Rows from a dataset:
# # # #
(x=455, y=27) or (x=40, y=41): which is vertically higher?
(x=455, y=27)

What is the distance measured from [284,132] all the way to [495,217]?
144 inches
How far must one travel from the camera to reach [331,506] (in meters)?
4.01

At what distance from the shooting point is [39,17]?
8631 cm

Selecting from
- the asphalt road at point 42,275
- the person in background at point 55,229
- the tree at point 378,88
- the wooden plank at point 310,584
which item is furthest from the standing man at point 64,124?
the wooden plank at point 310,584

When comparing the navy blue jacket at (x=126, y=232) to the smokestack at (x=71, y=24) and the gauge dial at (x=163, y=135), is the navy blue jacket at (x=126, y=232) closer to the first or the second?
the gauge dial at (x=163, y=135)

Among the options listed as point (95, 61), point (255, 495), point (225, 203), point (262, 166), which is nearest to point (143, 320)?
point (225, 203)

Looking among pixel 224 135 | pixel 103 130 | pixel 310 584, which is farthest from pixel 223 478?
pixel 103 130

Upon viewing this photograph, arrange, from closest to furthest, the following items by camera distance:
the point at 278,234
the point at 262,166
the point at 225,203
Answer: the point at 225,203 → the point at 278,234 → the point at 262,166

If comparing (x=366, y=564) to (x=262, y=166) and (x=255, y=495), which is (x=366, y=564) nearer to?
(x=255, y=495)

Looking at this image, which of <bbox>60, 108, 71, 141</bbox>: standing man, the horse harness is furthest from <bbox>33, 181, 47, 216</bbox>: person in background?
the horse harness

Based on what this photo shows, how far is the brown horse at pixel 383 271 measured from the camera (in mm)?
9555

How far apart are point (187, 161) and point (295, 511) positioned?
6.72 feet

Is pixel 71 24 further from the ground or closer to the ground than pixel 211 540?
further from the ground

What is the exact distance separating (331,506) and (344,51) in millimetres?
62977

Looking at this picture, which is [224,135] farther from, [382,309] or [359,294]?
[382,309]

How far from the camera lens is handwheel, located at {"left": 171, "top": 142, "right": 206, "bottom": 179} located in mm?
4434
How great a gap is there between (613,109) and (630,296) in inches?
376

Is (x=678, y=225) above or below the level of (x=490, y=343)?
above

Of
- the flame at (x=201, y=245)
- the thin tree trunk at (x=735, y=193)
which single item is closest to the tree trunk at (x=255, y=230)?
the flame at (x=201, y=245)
# # # #
TASK DIRECTIONS:
Copy out, without any changes, the lines of the listing from the one containing "Is (x=678, y=225)" through the end of the listing, with both of those lines included.

OUTPUT OF THE TASK:
Is (x=678, y=225) above or below the level of (x=490, y=343)?
above

Of
- the flame at (x=201, y=245)
- the thin tree trunk at (x=735, y=193)
which single item is closest to the tree trunk at (x=255, y=230)?
the flame at (x=201, y=245)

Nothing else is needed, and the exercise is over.